All the flooding discussed so far has occurred in the last month but it is all eclipsed by what took place in the Tamil Nadu region of Southern India in October and November. According to the regional government 347 people died in a flood disaster that devastated the state capital of Chennai and other districts.

India’s central government has declared the floods a ‘calamity of severe nature’. 1.8 million people had to be rescued  and housed in 6,605 relief centres. Almost 4000 cattle were killed and economic losses are estimated at $3 billion. The gap between this figure and the $300 million insurance claims anticipated shows that the chronic  absence of insurance cover in the area and means that the large majority of the impoverished ordinary people whose homes and livelihoods have been destroyed will simply be left to fend for themselves..

Some conclusions

What general conclusions can we draw from this remarkable and shocking sequence of events?

The first is that although they are all reported in the mainstream media they are given very little prominence relative to their objective importance, except in the immediate vicinity of each disaster. The obvious comparison and contrast is with the intense over reporting of anything remotely connected to ‘Muslim terrorism’ , almost anywhere in the world.

The second is that when a particular disaster is reported it is done in isolation, so that the public should not see the overall pattern  Again the contrast with the coverage of ‘Muslim extremism’ where the international pattern and ‘threat’ is always brought out, is striking. Whereas the adjective Muslim or Islamic is attached to terrorist, extremist or radical whenever popular the media almost never mentions ‘climate change’ in conjunction with these or other ‘natural’ disasters. When the great and the good gather together in Paris to spout hot air and do very little there is huge coverage. When the climate change they are NOT stopping hits ordinary people it is ‘Don’t mention the war’.

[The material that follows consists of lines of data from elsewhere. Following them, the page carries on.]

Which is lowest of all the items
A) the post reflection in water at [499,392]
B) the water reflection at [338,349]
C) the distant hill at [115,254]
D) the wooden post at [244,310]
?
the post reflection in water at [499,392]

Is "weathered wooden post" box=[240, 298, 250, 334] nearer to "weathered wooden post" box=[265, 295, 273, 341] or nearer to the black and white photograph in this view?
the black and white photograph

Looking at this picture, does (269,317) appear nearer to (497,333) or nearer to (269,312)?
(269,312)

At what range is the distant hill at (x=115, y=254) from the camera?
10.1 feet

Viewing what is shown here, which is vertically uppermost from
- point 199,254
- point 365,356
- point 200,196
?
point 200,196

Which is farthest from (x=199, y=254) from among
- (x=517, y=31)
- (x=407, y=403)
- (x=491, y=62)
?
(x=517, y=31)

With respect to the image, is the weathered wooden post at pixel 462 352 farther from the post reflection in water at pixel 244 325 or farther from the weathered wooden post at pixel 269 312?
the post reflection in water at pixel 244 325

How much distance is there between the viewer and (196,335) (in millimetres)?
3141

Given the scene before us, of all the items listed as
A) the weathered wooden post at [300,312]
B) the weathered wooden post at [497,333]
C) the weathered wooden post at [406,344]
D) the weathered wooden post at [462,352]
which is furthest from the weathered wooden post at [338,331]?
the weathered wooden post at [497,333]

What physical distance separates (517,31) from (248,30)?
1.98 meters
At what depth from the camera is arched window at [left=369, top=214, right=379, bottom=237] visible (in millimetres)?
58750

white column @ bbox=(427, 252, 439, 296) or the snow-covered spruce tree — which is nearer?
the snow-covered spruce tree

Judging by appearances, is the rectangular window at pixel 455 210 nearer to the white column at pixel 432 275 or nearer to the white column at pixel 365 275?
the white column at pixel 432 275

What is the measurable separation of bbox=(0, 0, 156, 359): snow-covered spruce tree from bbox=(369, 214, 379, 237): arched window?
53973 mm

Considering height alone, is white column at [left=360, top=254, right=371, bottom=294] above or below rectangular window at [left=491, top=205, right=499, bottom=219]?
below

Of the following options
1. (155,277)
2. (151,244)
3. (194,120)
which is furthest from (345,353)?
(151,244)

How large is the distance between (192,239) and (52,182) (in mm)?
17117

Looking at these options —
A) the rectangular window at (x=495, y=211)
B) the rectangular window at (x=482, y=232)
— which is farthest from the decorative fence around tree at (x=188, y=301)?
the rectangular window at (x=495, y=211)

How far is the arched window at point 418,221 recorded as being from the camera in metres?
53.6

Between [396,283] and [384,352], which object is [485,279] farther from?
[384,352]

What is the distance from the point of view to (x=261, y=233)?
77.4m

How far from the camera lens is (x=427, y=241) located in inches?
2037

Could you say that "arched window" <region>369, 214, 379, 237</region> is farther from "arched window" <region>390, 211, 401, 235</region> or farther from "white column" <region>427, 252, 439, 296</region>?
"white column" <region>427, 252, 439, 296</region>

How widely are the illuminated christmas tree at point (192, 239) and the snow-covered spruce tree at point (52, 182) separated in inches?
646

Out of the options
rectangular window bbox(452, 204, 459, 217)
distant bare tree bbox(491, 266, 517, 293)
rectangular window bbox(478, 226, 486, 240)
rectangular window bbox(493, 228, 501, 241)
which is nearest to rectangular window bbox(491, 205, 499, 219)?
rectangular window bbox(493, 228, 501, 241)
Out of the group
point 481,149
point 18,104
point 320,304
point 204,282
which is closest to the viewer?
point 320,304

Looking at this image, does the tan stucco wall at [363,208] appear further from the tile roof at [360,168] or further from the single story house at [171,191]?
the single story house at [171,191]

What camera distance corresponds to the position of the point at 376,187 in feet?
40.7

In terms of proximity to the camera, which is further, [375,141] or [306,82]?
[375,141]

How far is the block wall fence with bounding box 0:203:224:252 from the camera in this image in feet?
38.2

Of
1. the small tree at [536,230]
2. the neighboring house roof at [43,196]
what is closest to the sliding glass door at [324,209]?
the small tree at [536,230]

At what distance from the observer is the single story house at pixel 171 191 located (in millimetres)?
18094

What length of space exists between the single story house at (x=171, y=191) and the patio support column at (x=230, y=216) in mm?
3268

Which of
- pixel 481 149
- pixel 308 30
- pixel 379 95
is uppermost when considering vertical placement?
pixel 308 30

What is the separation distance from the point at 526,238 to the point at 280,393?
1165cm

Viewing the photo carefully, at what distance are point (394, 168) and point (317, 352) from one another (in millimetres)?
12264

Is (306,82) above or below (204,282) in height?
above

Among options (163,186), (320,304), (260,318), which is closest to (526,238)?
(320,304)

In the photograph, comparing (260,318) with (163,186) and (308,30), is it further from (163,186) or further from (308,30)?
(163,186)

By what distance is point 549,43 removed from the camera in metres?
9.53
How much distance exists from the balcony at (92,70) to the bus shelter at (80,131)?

Of course, the media will make the defence that particular weather events cannot be attributed directly to climate change. This is true but – deliberately - misses the point: the point being that global warming does not cause a specific flood but systematically increases the frequency and intensity of flooding (and droughts and fires and storms etc.). In other words it creates precisely the kind of pattern of extreme weather events that we are witnessing and which media reporting obscures.

The third conclusion relates to the way we think about climate change. The general discourse around climate change (in the media, among politicians and also among many ordinary people, including people on the left who accepted the scientific argument about climate change) has been in the future tense. Climate change was discussed as something that might (or might not) ‘happen’ or get really serious in  thirty,fifty or eighty years.  The question was do ‘we’ have time to stop it? Or what will happen when/if sea levels rise?  Will we all be underwater by 2100?. What these and many other recent events make clear is that we have to use the present tense. CLIMATE CHANGE IS NOW. Of course it can and will get worse but its happening right now.

This means that we on the left have to develop our arguments and demands and campaigns  not only about the absolute necessity of drastically reducing carbon emissions by switching to renewable energy sources but also about the need for immediate measures to cope with the effects of climate change e.g. floods, storms, fires, droughts. Unless we do this working people and the poor here and the world over will be made to pay the price of global warming just as they are made to pay the price of economic crisis. And the price will be horrendous.